Si les lecteurs qui franchissent les librairies de France et de Navarre sont régulièrement en quête de romans où le happy ending côtoie le chatoiement sentimental, certains écrivains rappellent que c’est dans la noirceur la plus pure que se forgent les textes les plus marquants. Déjà auteur l’an passé de l’hypnotique et torturé L’Effrayable, Andreas Becker s’invite à nouveau dans la rentrée littéraire pour mieux bousculer les lectures routinières.
Une fois Nébuleuses refermé, impossible de faire l’abstraction de toute comparaison avec L’Effrayable. On retrouvera sensiblement cette même structure construite autour d’un narrateur contraint de se délivrer, de littéralement accoucher du récit personnel afin de libérer le corps et la mémoire d’un passé/passif qui le ronge. Nébuleuses consacre ici le récit à la première personne d’une femme que Becker situe presque hors du temps, et qui dissèque tour à tour son quintet familial oppressant et destructeur : sa mère, son père, son fils, son copain, sOn amOur (en respectant la typographie Beckerienne).
A la différence de L’Effrayable, dont l’opacité se diluait page après page pour mieux éclairer le drame psycho-généalogique, Andreas Becker a décidé de définitivement lâcher la main de son lecteur. Nébuleuses porte magnifiquement son titre et en devient presque une profession de foi littéraire. Tout élément dans ce roman est, selon l’appréciation, soit définitivement obscur, soit complètement ouvert à l’interprétation. L’écrivain dynamite consciemment les cadres spatio-temporels de son récit et va même jusqu’à nous faire douter de la véracité des faits qui nous sont relatés. On voudrait ainsi s’interroger sur le sens de ce récit, sur la puissance évocatrice de la fameuse « I !nstI !tuI !on » martelée par la narratrice. Discours sur l’enfermement, sur l’isolement ? Peut-être, mais chacun y verra probablement ce qu’il voudra bien déceler.
Et si la démarche d’Andreas Becker résidait ailleurs. Nébuleuses met en scène une curieuse dialectique entre la nécessité de l’écriture d’une femme qui doit se libérer en jetant ses propres mots (qu’ils soient vrais ou faux) et une nécessaire lecture qui doit faire fi de tout propos métatextuel pour coller autant que faire se peut aux mots (qu’ils fassent sens ou pas). En découle une expérience particulièrement intéressante où l’on ne peut être que happé dans l’univers ténébreux de la narratrice. Et sur ce point, le texte ne déçoit pas. Andreas Becker propose une véritable étude du corps comme unique réceptacle, véhicule et catalyseur des sentiments, fussent-ils traumatiques. Sous sa plume, le néant émotionnel transpire par tous les pores de la peau, et se fait tour à tour abondance de liquides corporels, de graisse ou au contraire assèchement et pulvérisation. Sans parler de beauté ou de transcendance de la pourriture, la violence et la crudité de ce qui y est exposé dégoûte mais aussi fascine, rappelant la force du Jérôme de feu Jean-Pierre Martinet. Un mot aussi sur le style d’Andreas Becker. Comme dansL’Effrayable, l’écrivain renouvelle ses libertés prises avec la langue française tout en se permettant une judicieuse innovation. A l’instar des incontournables « … » de Céline, Becker a fait du tiret son arme stylistique en tant qu’outil d’une anti-description volontaire. Le tiret suggère une scansion rythmique particulière et sert à merveille l’image d’un flow littéraire qui se vomit bien plus qu’il ne s’écrit ou se réfléchit.

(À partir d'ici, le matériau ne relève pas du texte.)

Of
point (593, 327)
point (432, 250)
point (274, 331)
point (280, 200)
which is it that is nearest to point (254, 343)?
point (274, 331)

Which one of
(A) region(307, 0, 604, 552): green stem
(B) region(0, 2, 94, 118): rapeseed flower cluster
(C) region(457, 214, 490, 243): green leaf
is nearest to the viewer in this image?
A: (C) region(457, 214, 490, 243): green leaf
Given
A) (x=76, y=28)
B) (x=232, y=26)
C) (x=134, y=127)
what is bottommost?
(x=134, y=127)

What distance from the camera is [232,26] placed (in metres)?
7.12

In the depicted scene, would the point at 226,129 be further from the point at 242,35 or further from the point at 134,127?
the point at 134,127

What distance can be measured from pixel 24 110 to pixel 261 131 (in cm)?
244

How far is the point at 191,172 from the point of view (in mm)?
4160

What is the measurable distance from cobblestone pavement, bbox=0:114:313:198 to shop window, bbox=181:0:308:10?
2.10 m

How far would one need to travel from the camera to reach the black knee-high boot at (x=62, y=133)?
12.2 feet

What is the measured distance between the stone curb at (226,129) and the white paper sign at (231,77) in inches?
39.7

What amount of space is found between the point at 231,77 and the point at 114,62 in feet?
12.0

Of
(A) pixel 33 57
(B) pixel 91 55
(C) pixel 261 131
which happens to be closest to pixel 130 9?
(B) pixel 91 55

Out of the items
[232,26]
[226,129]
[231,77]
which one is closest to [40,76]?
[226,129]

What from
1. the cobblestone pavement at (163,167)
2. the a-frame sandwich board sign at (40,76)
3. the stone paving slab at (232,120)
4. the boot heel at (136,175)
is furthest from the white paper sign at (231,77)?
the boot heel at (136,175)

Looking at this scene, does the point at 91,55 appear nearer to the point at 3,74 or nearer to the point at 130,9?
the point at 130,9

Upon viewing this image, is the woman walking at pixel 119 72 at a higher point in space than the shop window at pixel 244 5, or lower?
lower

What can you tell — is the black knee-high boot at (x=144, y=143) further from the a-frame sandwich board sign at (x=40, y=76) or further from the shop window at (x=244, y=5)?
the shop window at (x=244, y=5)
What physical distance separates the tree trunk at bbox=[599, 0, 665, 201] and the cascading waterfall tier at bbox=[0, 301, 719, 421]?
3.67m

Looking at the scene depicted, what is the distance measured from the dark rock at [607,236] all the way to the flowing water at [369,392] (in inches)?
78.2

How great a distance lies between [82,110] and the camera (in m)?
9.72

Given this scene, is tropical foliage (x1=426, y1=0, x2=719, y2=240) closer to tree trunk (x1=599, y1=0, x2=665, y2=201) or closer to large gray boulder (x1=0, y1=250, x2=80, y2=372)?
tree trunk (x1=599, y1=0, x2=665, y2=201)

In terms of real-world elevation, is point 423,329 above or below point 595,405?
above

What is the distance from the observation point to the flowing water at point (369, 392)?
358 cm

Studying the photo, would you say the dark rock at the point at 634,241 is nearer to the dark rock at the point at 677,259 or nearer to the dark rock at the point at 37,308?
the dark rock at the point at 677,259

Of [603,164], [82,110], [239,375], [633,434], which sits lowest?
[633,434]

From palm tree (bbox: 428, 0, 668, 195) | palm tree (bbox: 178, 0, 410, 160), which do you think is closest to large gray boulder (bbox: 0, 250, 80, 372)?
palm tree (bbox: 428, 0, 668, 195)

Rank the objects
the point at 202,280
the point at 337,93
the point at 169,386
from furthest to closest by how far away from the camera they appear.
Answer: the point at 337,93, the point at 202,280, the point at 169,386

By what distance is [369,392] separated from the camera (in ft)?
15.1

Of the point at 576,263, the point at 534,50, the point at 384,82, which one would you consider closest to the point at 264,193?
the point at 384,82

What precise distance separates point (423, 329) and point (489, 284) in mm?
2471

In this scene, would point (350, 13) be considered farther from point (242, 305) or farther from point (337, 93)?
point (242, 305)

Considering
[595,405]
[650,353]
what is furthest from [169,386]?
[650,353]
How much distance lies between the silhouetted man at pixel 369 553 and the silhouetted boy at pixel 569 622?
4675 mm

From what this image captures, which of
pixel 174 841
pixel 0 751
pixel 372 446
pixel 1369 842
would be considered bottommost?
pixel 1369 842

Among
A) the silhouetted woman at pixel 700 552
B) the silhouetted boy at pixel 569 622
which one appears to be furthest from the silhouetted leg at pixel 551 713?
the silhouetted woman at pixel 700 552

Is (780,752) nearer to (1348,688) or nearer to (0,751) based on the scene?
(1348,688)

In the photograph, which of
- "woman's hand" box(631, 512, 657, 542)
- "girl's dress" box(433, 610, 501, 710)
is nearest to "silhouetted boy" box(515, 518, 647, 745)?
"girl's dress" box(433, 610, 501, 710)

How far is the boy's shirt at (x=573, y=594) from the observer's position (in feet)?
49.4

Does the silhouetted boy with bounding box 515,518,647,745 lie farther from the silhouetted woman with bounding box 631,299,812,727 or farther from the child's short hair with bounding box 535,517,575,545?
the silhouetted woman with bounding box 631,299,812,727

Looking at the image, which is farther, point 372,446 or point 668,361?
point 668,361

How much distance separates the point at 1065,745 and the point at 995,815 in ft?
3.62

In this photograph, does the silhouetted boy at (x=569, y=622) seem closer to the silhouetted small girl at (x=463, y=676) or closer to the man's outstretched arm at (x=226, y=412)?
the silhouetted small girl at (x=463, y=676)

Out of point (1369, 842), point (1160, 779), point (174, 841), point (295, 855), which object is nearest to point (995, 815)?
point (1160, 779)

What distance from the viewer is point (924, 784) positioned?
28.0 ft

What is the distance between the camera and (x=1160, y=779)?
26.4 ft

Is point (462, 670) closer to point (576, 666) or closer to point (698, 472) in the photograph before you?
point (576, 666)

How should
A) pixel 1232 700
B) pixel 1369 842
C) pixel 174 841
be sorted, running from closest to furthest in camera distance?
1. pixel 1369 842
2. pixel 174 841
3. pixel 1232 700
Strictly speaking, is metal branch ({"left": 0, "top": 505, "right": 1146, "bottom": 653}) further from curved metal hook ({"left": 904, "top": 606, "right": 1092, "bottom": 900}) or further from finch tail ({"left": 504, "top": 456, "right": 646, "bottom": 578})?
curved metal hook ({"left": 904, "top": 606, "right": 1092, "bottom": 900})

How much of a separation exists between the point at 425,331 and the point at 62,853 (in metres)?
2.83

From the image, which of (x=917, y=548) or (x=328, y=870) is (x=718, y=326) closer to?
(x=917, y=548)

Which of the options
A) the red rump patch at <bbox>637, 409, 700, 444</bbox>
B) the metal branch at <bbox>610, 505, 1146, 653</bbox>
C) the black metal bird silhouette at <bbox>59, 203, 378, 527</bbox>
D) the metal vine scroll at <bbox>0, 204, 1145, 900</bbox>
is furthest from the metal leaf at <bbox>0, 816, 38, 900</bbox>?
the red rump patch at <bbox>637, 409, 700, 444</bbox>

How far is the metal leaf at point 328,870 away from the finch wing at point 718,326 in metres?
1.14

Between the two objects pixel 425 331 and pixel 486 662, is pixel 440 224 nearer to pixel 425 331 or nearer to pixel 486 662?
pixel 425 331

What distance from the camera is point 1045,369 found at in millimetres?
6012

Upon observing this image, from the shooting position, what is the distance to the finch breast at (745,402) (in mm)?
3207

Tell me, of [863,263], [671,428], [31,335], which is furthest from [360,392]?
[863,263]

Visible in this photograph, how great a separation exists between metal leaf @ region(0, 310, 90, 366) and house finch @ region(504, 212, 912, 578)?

Roman plus ramassé et sec que L’Effrayable, Nébuleuses n’en reste pas moins une indéniable réussite littéraire qui confirme le talent de son auteur. Faisant fi des conventions psychologiques ou descriptives, Andreas Becker nous propose encore une œuvre littéraire non identifiée, dont la répulsion le dispute à la fascination. On ne peut que saluer ce tour de force qui fait confiance dans la seule puissance des mots et qui vient allègrement bousculer le lecteur dans son petit confort. Rien que pour ce point, ce roman vaut amplement le détour.